Die anderen Mädchen kannten den Heimweg genau, und so dauerte es nicht lange, bis wir den Platz der Tarns erreicht hatten und die Agentur betraten.
»Ihr kommt gerade noch rechtzeitig«, sagte der Pförtner und hängte unsere Scheiben um, die anzeigten, daß wir wieder im Haus waren.
»Beeilt euch, damit ihr noch etwas essen und trinken könnt«, sagte er.
»Ja, Herr«, sagten wir. »Danke, Herr.«
Vor der nächsten Korridorbiegung schaute ich noch einmal zurück. Der Pförtner schloß soeben die schwere Außentür und verriegelte sie von innen. Und ich überlegte, wer ich war.
Ich war Tiffany, Bankettsklavin in der Firma des Aemilianus am Platz der Tarns. Dies wußte ich. Viele Leute wußten es. Jeder, der meinen Kragen gelesen hatte, wußte darüber Bescheid. So auch Miles aus Argentum.
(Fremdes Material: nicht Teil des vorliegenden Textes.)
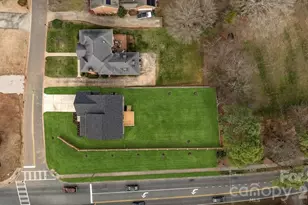 100 N Brackenbury Ln, Charlotte, NC 28270 - Photo 48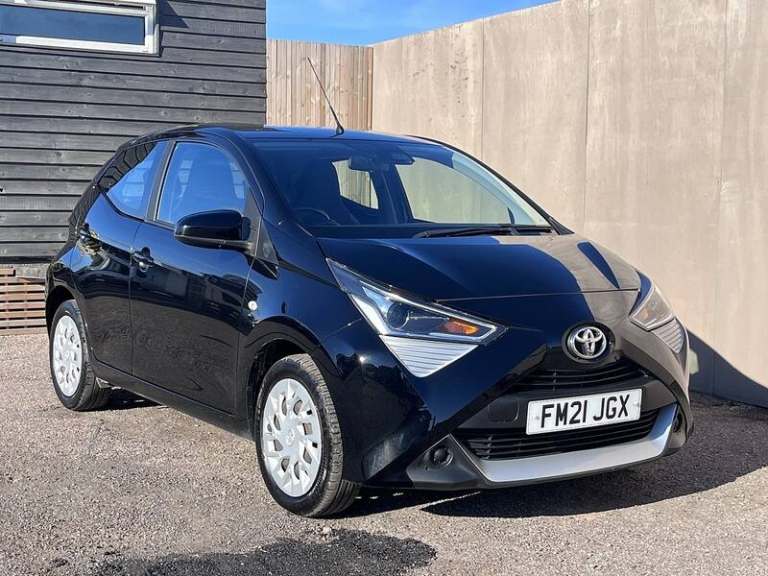 2021 Toyota AYGO 1.0 VVT-i X-Play TSS 5dr HATCHBACK PETROL Manual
Ich dachte an Miles aus Argentum. Er hatte mich gehen lassen. Damit hatte er nichts riskiert. Er wußte genau, wo er mich finden konnte, sollte es ihm darum gehen. Ich war eine hilflose, gefangene Sklavin, dem Willen der Herren hilflos ausgesetzt.
Aber zweifellos interessierte er sich nicht für mich.
Dann ging ich den Korridor entlang zur Küche, um mir etwas zu essen zu besorgen.
24
Ich hatte Angst vor Miles aus Argentum.
Er schien in mir nicht die hilflose und niedere Sklavin zu sehen, die ich war, ein Mädchen, das er auf einen Abend für sein Vergnügen gemietet hatte, sondern behandelte mich wie eine hohe Dame und eine freie Gefangene, Sheila, Tatrix von Corcyrus, an der er seine Rache vollzog – vielleicht weil sie aus seinem Lager geflohen war.
Jedenfalls hatte er keine Rücksicht auf mich genommen, wenn er mich zu sich holte.
Er mußte doch wissen, daß die echte Sheila in der Gewalt Hassans des Sklavenjägers war! Erst kürzlich hatte Hassan sie in einem goldenen Sack nach Argentum bringen lassen. Noch immer mußte sie einige Stunden am Tag in diesem goldenen Sack verbringen, der im Thronraum aufgehängt wurde, während man Staatsgeschäfte erledigte. Dieser Sack sollte übermorgen Claudius, dem Ubar von Argentum, und dem Hohen Rat als Höhepunkt eines großen Fests zum öffnen präsentiert werden.